REQUIRED WORK: Set down the data below exactly; pictures stay out.

........

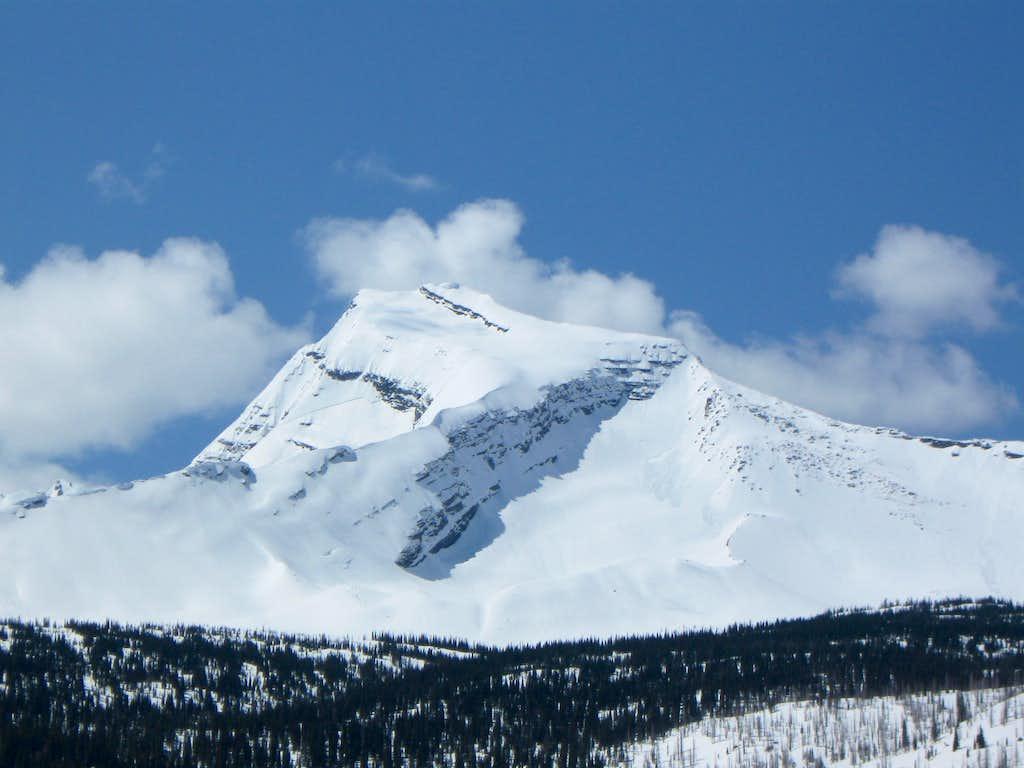 Heavens Peak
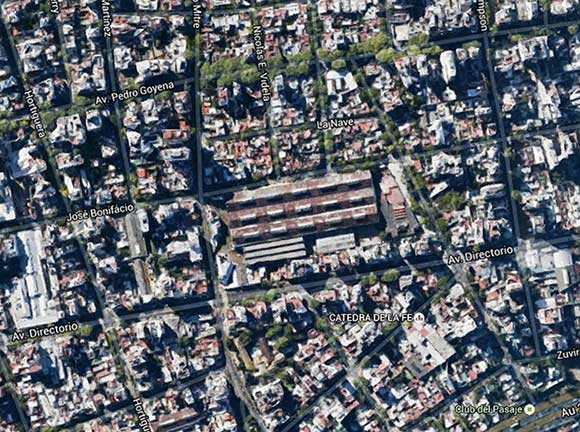buenos-aires-01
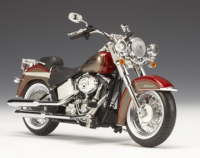 HD Softail Deluxe 2009, red hot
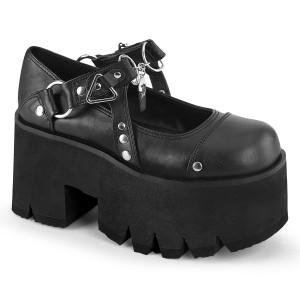 Vegano 9 cm ASHES-33 demonia zapatos alternativo plataforma negro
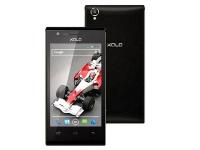 Xolo A550s — 2-ядерный смартфон с IPS-дисплеем за $91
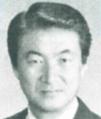 第37代理事長武田隆一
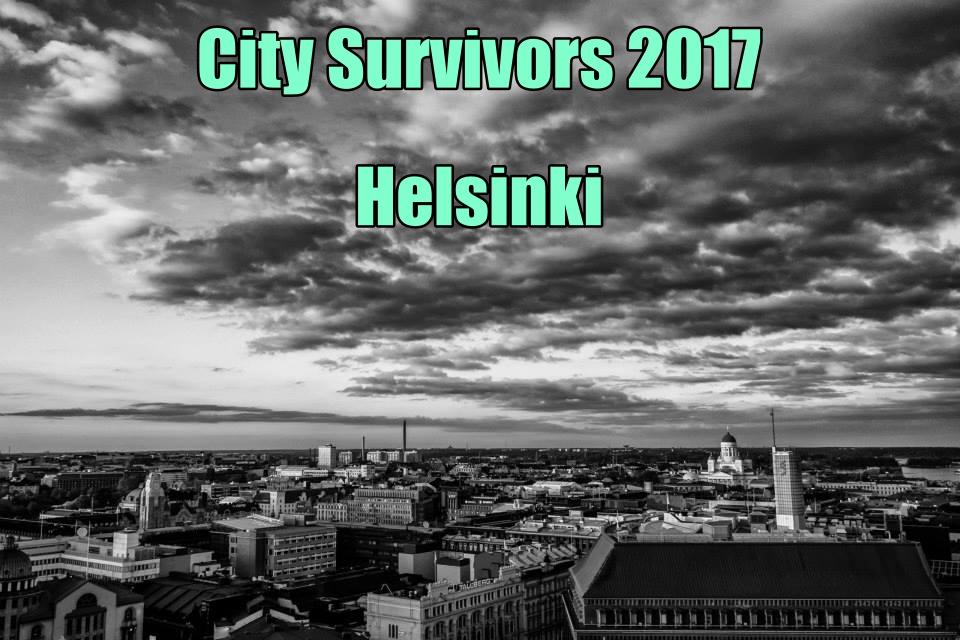 city-survivors-1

........

EXPECTED OUTPUT:
 Heavens Peak
buenos-aires-01
 HD Softail Deluxe 2009, red hot
 Vegano 9 cm ASHES-33 demonia zapatos alternativo plataforma negro
 Xolo A550s — 2-ядерный смартфон с IPS-дисплеем за $91
 第37代理事長武田隆一
 city-survivors-1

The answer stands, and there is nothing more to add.